The input

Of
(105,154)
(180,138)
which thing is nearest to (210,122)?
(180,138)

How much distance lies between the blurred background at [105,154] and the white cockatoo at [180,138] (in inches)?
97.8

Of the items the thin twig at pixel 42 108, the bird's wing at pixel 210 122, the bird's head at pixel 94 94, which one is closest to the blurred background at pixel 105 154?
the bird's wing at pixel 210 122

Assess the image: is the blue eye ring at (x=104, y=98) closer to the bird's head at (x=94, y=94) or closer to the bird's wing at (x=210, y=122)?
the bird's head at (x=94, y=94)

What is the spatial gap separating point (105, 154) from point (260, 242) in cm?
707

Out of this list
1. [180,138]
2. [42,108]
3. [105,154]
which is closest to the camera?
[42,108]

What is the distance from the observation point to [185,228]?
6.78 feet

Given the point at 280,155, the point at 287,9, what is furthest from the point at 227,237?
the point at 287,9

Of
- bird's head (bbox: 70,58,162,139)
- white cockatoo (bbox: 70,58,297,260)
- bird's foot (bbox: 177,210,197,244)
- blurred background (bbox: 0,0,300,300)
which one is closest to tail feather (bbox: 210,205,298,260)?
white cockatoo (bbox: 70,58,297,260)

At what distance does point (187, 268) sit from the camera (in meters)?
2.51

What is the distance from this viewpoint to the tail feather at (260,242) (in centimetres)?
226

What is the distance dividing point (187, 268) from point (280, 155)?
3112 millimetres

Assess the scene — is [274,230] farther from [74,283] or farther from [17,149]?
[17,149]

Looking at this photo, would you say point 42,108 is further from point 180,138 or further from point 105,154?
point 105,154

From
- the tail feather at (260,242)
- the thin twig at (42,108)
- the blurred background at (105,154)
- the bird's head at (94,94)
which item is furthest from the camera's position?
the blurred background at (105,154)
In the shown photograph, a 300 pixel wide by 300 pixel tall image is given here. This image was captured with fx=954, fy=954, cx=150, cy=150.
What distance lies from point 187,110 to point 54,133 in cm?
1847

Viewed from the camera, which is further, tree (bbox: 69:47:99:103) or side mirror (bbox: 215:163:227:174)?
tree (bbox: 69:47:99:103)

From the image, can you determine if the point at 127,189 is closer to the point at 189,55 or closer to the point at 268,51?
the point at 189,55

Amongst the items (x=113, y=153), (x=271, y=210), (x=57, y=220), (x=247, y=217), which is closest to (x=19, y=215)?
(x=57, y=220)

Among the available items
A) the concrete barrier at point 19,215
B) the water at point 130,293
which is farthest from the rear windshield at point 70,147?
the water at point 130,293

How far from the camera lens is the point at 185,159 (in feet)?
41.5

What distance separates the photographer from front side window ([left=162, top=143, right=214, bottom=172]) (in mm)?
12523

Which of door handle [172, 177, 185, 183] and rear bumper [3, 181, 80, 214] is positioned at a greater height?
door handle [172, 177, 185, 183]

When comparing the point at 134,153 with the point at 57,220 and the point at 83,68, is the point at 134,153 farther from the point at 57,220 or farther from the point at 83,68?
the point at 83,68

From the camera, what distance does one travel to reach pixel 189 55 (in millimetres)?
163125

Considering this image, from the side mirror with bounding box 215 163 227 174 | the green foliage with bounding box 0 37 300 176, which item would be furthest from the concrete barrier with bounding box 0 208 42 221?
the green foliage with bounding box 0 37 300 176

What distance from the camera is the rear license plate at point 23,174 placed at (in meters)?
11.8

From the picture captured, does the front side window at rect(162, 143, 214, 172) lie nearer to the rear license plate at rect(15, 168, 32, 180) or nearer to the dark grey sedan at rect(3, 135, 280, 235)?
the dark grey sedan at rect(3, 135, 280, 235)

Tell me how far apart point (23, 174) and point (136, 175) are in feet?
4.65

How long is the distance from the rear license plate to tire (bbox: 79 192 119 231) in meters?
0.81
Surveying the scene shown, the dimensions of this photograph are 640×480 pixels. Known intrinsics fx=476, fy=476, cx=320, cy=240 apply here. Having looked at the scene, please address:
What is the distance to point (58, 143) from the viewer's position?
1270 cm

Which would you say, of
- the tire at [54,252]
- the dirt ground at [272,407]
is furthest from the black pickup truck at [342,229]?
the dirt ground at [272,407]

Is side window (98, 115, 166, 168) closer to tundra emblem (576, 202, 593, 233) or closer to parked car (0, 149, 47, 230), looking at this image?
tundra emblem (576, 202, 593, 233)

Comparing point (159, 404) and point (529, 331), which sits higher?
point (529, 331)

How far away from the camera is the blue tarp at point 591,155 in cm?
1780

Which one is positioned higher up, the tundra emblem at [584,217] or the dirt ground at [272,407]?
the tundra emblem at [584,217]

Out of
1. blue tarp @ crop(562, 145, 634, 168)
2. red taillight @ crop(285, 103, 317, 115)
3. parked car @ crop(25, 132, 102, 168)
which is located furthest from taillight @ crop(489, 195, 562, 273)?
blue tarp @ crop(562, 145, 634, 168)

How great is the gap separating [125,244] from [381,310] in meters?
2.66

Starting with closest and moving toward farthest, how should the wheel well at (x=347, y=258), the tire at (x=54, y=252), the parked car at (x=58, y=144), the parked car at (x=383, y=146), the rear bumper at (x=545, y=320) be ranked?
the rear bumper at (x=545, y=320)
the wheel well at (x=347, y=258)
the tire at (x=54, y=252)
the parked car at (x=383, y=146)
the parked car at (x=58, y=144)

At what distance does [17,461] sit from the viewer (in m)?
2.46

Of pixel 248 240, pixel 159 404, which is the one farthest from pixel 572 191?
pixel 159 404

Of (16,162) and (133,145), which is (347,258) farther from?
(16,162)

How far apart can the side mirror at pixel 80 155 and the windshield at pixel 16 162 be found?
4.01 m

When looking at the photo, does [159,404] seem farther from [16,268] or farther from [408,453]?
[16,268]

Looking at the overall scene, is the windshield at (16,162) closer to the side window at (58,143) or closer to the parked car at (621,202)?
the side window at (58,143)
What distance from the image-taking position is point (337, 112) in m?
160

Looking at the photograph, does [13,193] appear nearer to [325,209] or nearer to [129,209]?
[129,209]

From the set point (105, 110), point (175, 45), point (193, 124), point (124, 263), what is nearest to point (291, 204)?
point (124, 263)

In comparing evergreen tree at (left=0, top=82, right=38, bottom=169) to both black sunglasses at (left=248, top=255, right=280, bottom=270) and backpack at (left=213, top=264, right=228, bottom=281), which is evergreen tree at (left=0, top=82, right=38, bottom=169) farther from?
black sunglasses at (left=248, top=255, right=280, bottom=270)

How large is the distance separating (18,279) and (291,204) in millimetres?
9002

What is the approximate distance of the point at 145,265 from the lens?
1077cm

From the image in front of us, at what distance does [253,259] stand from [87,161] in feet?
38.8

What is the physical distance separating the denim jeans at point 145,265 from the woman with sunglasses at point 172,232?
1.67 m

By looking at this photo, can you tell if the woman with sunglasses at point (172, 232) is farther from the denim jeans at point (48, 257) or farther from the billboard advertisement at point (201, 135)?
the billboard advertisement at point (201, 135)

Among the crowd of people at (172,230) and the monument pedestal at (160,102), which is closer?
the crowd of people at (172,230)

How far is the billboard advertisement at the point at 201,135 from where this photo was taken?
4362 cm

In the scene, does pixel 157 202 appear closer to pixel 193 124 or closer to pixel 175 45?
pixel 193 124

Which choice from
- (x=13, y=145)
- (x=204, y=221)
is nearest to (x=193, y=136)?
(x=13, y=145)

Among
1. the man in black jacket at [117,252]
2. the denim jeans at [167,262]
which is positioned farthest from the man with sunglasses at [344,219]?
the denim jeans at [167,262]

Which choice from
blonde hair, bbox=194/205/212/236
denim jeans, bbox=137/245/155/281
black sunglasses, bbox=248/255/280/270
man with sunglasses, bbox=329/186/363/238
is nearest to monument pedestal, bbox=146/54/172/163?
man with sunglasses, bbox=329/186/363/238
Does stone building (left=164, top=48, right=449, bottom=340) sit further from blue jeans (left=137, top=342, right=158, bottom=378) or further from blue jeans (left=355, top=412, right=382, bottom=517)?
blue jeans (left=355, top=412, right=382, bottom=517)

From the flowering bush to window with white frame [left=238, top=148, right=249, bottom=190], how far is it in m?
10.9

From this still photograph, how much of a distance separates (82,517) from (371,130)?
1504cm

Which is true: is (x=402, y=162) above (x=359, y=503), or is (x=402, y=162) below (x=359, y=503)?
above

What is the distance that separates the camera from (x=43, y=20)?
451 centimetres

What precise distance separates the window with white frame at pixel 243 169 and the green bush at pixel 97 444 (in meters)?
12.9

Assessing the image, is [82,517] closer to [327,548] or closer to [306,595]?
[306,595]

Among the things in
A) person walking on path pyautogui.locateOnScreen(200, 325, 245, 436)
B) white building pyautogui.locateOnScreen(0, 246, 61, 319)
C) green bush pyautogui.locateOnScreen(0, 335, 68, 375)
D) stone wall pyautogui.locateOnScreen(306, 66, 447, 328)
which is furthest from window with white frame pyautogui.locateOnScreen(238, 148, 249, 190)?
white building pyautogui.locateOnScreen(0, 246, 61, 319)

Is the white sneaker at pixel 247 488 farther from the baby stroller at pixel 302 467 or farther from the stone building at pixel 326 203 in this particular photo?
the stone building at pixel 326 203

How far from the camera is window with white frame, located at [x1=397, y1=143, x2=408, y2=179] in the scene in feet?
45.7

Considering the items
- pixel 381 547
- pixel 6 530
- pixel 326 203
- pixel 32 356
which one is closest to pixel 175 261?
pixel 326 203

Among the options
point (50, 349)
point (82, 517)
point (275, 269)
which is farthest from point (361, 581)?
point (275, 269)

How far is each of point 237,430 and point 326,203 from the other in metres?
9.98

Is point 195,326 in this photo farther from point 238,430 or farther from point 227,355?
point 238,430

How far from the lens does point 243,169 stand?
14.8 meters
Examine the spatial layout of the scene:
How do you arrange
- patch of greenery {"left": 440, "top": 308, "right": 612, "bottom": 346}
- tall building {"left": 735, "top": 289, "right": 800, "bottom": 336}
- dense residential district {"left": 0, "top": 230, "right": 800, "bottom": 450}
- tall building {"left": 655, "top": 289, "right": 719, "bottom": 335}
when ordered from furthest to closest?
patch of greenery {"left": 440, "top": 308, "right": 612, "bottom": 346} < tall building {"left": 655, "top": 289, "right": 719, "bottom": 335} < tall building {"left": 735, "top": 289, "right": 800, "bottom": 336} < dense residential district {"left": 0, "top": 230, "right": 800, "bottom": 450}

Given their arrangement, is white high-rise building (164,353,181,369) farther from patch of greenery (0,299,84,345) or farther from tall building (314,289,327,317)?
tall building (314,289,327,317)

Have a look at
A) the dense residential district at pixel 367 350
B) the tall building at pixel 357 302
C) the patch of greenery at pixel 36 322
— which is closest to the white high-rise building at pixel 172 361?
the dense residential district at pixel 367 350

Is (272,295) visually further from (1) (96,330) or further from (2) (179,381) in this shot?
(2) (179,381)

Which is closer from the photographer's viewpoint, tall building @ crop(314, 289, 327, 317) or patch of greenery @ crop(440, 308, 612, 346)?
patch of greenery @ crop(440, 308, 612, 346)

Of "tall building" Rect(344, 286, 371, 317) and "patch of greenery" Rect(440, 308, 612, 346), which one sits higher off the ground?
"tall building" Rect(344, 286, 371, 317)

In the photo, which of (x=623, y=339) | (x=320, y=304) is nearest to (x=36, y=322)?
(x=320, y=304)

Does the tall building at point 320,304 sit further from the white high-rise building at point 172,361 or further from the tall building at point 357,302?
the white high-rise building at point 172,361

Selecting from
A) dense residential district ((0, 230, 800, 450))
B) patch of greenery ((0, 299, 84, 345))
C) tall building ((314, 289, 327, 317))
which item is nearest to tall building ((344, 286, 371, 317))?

What you need to do
Write the lines out exactly, from the one with "Given their arrangement, is" down to the last line of the listing, and leave out all others.

Correct output
Given their arrangement, is white high-rise building (164,353,181,369) farther from patch of greenery (0,299,84,345) or farther from tall building (314,289,327,317)?
tall building (314,289,327,317)

Have a look at
A) the dense residential district at pixel 367 350
B) the tall building at pixel 357 302
C) the patch of greenery at pixel 36 322
— which is closest to the white high-rise building at pixel 172 361?
the dense residential district at pixel 367 350

Is (272,295) visually further from (1) (96,330) or further from (2) (179,381) in this shot?
(2) (179,381)

Which is closer from the photographer's viewpoint, tall building @ crop(314, 289, 327, 317) or patch of greenery @ crop(440, 308, 612, 346)?
patch of greenery @ crop(440, 308, 612, 346)

Of "tall building" Rect(344, 286, 371, 317) and "patch of greenery" Rect(440, 308, 612, 346), which one sits higher off the ground?
"tall building" Rect(344, 286, 371, 317)

In the photo, which of (x=623, y=339) | (x=320, y=304) is nearest to (x=36, y=322)?
(x=320, y=304)

Does the tall building at point 320,304 sit further from the white high-rise building at point 172,361 or further from the tall building at point 357,302?
the white high-rise building at point 172,361

Selecting from
A) dense residential district ((0, 230, 800, 450))
B) patch of greenery ((0, 299, 84, 345))
C) tall building ((314, 289, 327, 317))
which item is nearest to tall building ((344, 286, 371, 317))?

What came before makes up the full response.